What the exercise asks — Starting at the line that contains "What is the total" and ending at the last line, render those lines as a JSON list of strings with one string per line. Leave out blank lines.

Material shown —
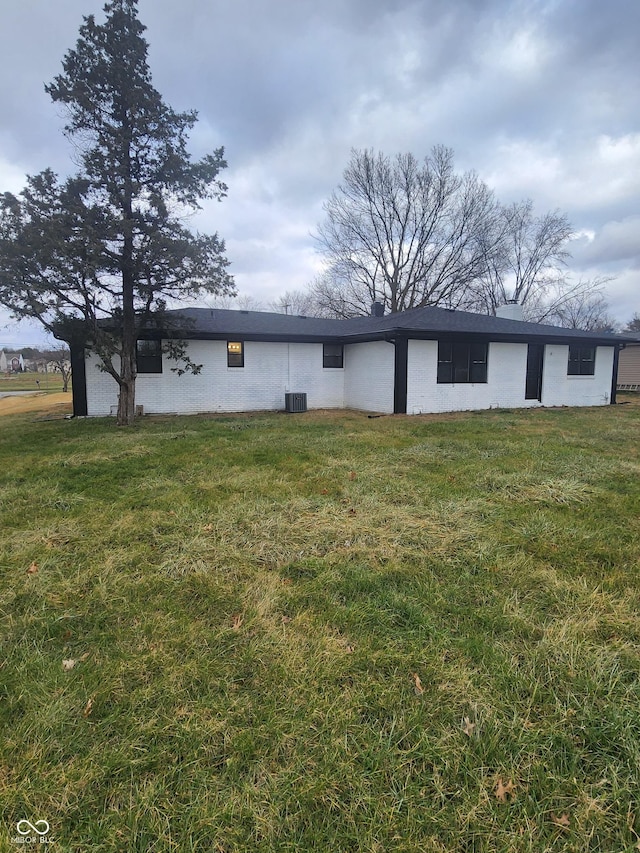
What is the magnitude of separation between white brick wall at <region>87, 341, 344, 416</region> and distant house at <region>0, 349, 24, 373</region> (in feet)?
171

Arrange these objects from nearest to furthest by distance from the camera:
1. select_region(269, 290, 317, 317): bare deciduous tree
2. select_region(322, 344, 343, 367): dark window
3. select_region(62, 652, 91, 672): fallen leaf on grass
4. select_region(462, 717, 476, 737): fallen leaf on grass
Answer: select_region(462, 717, 476, 737): fallen leaf on grass
select_region(62, 652, 91, 672): fallen leaf on grass
select_region(322, 344, 343, 367): dark window
select_region(269, 290, 317, 317): bare deciduous tree

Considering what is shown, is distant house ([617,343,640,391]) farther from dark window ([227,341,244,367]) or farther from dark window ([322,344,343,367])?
dark window ([227,341,244,367])

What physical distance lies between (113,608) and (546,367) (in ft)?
53.3

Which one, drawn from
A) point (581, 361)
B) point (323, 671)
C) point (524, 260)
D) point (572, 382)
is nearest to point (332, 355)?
point (572, 382)

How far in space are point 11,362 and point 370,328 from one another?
69.5m

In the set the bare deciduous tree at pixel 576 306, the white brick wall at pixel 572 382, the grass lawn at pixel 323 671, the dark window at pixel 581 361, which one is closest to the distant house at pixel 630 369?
the bare deciduous tree at pixel 576 306

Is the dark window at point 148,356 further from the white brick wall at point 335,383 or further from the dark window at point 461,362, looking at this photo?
the dark window at point 461,362

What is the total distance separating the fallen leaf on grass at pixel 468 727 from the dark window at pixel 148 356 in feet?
43.9


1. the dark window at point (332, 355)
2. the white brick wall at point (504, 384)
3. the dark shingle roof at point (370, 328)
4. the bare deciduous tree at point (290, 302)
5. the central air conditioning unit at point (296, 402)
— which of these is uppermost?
the bare deciduous tree at point (290, 302)

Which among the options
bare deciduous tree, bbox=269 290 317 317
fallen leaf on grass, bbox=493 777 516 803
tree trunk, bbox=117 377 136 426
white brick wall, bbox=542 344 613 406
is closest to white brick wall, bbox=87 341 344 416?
tree trunk, bbox=117 377 136 426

Output —
[
  "What is the total distance separating the fallen leaf on grass at pixel 468 727 from the dark window at pixel 148 356 in feet?",
  "43.9",
  "1. the dark window at point (332, 355)",
  "2. the white brick wall at point (504, 384)",
  "3. the dark shingle roof at point (370, 328)",
  "4. the bare deciduous tree at point (290, 302)",
  "5. the central air conditioning unit at point (296, 402)",
  "— which of these is uppermost?",
  "the bare deciduous tree at point (290, 302)",
  "Which among the options",
  "bare deciduous tree, bbox=269 290 317 317",
  "fallen leaf on grass, bbox=493 777 516 803",
  "tree trunk, bbox=117 377 136 426",
  "white brick wall, bbox=542 344 613 406",
  "is closest to white brick wall, bbox=87 341 344 416?",
  "tree trunk, bbox=117 377 136 426"
]